*DESCRIPTION OF THE TASK*:
Reproduce the material below word for word, with every line kept unchanged and in its original order.

Records from a set of spatial questions
· · · · ·

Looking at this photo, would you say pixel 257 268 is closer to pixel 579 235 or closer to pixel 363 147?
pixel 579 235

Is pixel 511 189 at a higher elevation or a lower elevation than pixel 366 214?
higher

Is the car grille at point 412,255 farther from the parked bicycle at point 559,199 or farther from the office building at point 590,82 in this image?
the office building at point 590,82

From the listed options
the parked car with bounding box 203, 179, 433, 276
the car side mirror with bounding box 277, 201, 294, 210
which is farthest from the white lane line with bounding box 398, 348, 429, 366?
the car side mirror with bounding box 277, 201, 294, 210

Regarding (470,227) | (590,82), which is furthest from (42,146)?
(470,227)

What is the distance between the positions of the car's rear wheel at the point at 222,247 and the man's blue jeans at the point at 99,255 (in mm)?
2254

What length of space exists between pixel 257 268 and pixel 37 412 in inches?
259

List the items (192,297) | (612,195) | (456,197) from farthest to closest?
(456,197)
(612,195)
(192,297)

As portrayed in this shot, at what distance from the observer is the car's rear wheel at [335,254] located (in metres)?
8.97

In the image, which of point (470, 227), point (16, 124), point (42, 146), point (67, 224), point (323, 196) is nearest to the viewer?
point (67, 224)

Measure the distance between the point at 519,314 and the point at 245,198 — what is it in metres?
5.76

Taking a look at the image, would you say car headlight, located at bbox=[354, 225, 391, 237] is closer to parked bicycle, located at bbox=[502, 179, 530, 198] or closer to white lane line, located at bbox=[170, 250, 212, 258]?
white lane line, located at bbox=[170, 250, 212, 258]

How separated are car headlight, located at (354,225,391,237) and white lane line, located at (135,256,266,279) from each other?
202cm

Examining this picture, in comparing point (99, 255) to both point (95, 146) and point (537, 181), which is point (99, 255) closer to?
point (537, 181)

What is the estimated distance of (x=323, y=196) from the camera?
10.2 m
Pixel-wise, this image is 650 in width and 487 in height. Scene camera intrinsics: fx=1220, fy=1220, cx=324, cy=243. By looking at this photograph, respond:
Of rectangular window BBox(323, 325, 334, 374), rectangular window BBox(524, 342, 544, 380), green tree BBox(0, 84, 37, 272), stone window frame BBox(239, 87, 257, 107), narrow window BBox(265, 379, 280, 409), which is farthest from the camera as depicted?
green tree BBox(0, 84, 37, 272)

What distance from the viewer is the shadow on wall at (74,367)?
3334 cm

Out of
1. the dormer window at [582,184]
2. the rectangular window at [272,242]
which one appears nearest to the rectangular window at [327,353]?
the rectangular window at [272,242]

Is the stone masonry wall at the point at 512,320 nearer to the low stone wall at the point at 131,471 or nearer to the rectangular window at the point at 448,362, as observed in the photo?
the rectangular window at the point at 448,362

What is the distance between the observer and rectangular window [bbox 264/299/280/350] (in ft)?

· · · · ·

*EXERCISE RESPONSE*:
Looking at this photo, would you say pixel 257 268 is closer to pixel 579 235 or closer to pixel 363 147?
pixel 579 235

Is pixel 511 189 at a higher elevation or a lower elevation than pixel 366 214?
higher

Is the car grille at point 412,255 farther from the parked bicycle at point 559,199 or farther from the office building at point 590,82 in this image?
the office building at point 590,82

From the listed options
the parked car with bounding box 203, 179, 433, 276
the car side mirror with bounding box 277, 201, 294, 210
which is farthest from the white lane line with bounding box 398, 348, 429, 366?
the car side mirror with bounding box 277, 201, 294, 210

Regarding (470,227) | (590,82), which is furthest from (42,146)?
(470,227)

What is the distance between the positions of the car's rear wheel at the point at 222,247 and the man's blue jeans at the point at 99,255 (in mm)?
2254

What length of space exists between pixel 257 268 and pixel 37 412 in inches?
259

List the items (192,297) | (612,195) | (456,197) from farthest to closest?
(456,197)
(612,195)
(192,297)

As portrayed in this shot, at what distance from the observer is the car's rear wheel at [335,254] located (in metres)?
8.97

In the image, which of point (470, 227), point (16, 124), point (42, 146), point (67, 224), point (323, 196) is nearest to the viewer?
point (67, 224)

Measure the distance between the point at 519,314 and the point at 245,198 — what is it in metres?
5.76

Taking a look at the image, would you say car headlight, located at bbox=[354, 225, 391, 237] is closer to parked bicycle, located at bbox=[502, 179, 530, 198] or closer to white lane line, located at bbox=[170, 250, 212, 258]?
white lane line, located at bbox=[170, 250, 212, 258]

How separated are car headlight, located at (354,225,391,237) and white lane line, located at (135,256,266,279) from each other?
202cm

Examining this picture, in comparing point (99, 255) to both point (95, 146) and point (537, 181), which is point (99, 255) closer to?
point (537, 181)

What is the estimated distance of (x=323, y=196) from the camera?
10.2 m
Pixel-wise, this image is 650 in width and 487 in height. Scene camera intrinsics: fx=1220, fy=1220, cx=324, cy=243. By looking at this photograph, respond:
Of rectangular window BBox(323, 325, 334, 374), rectangular window BBox(524, 342, 544, 380), green tree BBox(0, 84, 37, 272), stone window frame BBox(239, 87, 257, 107), narrow window BBox(265, 379, 280, 409), which is farthest from the camera as depicted?
green tree BBox(0, 84, 37, 272)

What distance from the viewer is the shadow on wall at (74,367)?
3334 cm

Out of
1. the dormer window at [582,184]
2. the rectangular window at [272,242]
which one appears nearest to the rectangular window at [327,353]?
the rectangular window at [272,242]

Is the stone masonry wall at the point at 512,320 nearer to the low stone wall at the point at 131,471 or nearer to the rectangular window at the point at 448,362, as observed in the photo?
the rectangular window at the point at 448,362

What is the distance between the observer and rectangular window [bbox 264/299/280/350] (in ft)?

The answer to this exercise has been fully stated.